# My shrimp nursery...:)



## Bert H (Mar 2, 2004)

Well yesterday was filter cleaning day. When I popped open the XP1, it looked like a shrimp only tank. :!: I counted them as I netted them into a container to return to the tank - there were 25 red cherries in there, ranging from full frown to tiny ones. 

Then I went to the XP2 - I counted 30 red cherries in that one! Perhaps they become a self-sustained colony once they become able to bear babies inside the filter proper. It had only been a couple of months since the last clean out. It made me wonder what had more shrimp, my tanks or my filters.


----------



## Piscesgirl (Feb 25, 2004)

Maybe they felt safe in there?  Congrats on all your baby shrimp!


----------



## Simpte 27 (Jul 16, 2004)

I am gearing up for my fluval's first cleaning. I'm hoping for similiar results!


----------



## brianclaw (May 17, 2005)

Wouldn't you get better results by adding a prefilter sponge to your canisters? Less chances of shrimp being sucked in would result in a higher survival rate, no? Plus the prefilter would actually cut down on your filter maintainence.


----------



## Piscesgirl (Feb 25, 2004)

I use the prefilter sponge by ATI, and it works incredibly well. Aquaclear sponges over the intake did not work, unfortunately. Sad thing is, I've read rumours that the company is no longer going to be making them? (Hydrosponges).


----------



## Bert H (Mar 2, 2004)

> Less chances of shrimp being sucked in would result in a higher survival rate, no?


I only saw 2 small cadavers in each filter. Frankly, they are so prolific I am not concerned with survival rates per se. I can only imagine that I must have at least as many shrimp in the tanks as I did in the filters. I started with 5 I got from Nathan (gnatster) about a year and a half ago. I have also given some away locally. I think they give my guppies a run for their money when it comes to reproducing.


----------



## JanS (Apr 14, 2004)

Geeze, maybe I should put my Crystal Red's in a canister filter....  JK...


----------



## kimbm04r (Apr 22, 2005)

Geeze, maybe I need to buy a canister filter!


----------



## trenac (Jul 16, 2004)

I also found baby shrimp in my Filstar XP1 canister filter, but not as many as Bert did. I've had baby's for a good while now and this is the first that I've had this to happen. 
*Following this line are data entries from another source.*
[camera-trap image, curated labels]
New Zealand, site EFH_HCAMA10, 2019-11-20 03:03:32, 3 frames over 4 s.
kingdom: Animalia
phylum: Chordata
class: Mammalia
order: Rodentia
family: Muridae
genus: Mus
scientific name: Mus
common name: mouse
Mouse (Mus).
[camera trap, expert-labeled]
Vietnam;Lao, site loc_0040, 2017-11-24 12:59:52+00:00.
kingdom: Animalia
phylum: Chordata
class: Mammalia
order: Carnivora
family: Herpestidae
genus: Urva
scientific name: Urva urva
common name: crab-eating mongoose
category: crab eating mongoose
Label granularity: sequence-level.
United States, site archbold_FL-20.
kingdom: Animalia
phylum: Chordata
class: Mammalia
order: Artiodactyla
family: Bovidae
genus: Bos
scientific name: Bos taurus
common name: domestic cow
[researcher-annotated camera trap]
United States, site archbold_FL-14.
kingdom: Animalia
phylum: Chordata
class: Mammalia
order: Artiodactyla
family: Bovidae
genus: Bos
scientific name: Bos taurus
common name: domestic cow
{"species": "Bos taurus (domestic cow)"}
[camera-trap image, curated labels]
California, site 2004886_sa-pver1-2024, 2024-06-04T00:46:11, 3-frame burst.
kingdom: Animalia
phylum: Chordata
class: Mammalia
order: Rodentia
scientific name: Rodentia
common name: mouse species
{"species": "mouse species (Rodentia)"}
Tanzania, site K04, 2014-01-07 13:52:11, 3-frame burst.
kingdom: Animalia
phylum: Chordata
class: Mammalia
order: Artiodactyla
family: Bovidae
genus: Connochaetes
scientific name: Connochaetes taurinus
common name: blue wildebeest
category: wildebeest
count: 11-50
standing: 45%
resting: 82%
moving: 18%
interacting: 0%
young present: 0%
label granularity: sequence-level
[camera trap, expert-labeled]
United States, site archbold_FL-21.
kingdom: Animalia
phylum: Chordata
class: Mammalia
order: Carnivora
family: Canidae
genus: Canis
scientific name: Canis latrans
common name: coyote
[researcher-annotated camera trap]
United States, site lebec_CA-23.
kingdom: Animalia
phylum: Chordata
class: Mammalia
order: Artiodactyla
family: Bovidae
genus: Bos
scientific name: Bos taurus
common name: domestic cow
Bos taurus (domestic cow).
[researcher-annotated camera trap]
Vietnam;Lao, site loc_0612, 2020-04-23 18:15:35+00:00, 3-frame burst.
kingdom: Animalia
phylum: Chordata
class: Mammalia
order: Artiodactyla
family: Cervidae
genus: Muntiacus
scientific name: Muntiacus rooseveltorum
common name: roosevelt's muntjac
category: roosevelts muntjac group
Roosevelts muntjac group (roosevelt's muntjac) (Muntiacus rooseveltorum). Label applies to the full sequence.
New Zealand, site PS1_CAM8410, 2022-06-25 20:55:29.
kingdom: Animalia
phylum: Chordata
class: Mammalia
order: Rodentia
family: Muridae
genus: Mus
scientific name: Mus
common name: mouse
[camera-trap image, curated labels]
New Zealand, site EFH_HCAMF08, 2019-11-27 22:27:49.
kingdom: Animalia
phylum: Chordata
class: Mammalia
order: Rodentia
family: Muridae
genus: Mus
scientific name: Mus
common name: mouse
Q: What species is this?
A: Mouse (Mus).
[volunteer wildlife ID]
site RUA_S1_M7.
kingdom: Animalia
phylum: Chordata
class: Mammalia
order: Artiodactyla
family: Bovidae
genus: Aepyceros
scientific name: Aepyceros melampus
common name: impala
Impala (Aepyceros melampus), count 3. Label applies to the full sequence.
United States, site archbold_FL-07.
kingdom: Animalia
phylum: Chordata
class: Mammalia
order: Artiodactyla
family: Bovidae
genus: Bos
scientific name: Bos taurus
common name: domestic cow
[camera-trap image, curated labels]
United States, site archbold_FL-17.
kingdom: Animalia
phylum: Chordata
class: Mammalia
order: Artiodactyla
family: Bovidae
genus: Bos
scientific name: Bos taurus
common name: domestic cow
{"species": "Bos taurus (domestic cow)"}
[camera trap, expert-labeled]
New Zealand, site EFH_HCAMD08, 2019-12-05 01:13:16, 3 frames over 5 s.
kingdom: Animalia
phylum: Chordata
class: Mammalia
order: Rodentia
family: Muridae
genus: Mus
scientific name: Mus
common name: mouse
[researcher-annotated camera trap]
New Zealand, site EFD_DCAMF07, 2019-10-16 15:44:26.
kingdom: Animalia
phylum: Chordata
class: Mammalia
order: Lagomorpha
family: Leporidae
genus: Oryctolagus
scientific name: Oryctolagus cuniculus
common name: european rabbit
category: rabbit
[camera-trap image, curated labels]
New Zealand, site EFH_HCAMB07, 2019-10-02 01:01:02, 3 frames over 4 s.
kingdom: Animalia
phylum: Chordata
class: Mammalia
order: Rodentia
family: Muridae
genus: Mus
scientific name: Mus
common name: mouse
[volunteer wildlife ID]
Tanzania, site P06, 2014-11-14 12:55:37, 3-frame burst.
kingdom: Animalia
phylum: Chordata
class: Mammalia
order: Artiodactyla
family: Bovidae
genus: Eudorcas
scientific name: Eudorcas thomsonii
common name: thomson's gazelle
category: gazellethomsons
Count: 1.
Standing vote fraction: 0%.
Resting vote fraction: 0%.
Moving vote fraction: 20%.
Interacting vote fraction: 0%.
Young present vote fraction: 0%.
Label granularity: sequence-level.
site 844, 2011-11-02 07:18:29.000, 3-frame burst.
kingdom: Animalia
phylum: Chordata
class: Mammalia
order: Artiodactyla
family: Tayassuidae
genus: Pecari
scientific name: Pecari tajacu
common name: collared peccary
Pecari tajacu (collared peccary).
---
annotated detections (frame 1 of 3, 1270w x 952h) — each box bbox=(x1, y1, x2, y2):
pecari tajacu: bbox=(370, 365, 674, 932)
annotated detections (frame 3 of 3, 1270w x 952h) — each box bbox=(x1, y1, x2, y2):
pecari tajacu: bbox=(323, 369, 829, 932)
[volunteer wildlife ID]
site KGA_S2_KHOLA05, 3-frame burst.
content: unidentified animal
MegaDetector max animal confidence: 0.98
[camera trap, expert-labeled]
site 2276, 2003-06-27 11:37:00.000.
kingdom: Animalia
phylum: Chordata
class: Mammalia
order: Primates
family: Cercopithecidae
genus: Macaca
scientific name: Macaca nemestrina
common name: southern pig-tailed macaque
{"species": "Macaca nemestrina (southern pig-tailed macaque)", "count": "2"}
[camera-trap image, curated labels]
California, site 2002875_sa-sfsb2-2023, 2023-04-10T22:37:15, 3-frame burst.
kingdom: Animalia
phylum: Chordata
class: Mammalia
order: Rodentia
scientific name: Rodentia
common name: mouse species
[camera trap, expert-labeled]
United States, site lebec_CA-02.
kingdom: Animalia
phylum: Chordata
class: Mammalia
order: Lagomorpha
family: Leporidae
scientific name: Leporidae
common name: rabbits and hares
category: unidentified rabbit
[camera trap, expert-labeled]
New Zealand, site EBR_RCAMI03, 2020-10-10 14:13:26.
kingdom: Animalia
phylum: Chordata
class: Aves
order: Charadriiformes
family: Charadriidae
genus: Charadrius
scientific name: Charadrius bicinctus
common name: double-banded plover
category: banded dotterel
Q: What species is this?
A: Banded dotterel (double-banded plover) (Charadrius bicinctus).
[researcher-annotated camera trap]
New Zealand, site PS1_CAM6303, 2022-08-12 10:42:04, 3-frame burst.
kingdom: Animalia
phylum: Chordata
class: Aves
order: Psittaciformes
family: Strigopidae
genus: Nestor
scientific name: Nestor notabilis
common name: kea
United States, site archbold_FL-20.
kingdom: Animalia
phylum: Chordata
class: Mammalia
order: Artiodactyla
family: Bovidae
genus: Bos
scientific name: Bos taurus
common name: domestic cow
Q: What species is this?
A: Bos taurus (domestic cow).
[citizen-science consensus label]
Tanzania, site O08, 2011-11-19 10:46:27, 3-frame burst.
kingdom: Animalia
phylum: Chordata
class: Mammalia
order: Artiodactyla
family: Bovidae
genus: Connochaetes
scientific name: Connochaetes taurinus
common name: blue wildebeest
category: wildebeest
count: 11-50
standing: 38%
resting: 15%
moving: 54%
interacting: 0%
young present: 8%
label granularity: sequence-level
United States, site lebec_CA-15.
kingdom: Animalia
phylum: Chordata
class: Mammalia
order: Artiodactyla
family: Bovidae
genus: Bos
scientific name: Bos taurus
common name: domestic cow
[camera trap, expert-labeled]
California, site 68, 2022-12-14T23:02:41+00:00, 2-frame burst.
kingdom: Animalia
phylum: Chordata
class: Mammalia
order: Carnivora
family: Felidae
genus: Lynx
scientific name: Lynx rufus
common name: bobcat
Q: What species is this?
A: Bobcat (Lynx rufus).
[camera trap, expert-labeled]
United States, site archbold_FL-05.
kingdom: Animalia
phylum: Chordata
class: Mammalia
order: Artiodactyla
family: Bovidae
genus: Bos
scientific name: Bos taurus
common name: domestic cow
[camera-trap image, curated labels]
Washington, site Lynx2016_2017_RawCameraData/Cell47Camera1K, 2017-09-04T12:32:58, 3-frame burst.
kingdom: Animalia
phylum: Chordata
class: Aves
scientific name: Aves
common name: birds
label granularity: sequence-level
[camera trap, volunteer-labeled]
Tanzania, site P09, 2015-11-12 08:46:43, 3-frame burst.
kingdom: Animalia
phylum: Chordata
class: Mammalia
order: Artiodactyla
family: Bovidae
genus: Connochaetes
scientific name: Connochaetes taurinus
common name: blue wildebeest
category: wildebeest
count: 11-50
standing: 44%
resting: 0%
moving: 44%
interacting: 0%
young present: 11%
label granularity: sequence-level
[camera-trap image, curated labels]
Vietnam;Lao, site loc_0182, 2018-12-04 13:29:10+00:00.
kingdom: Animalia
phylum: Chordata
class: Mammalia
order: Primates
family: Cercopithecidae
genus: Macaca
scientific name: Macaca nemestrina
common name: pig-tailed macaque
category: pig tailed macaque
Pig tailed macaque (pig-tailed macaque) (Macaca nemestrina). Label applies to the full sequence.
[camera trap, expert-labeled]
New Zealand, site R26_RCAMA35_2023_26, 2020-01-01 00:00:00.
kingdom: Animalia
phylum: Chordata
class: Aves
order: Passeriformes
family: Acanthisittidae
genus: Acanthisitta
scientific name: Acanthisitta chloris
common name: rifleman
I've tried using the pre-filter in the past but found it to be to much work. I had to take it off and clean it ever few days and in a 20G long tank is not that easy. So now I go without.


----------



## richy (Nov 8, 2004)

I think the reason shrimp are able to survive in these canister filters is because of the pre-filter sponges within the units themselves. There are plenty of spaces for them to cling to, and plenty of food on those sponges. Wouldn't it be cool to be able to have a clear form factor on the canister filters so that you are able to see exactly what is happening with the cherries?

I agree with the other folks though, a pre-filter for your pre-filter is the best way to go. That way you can enjoy the shrimp out and about in the tank rather than in the filter where there is danger of them being killed by moving parts.


----------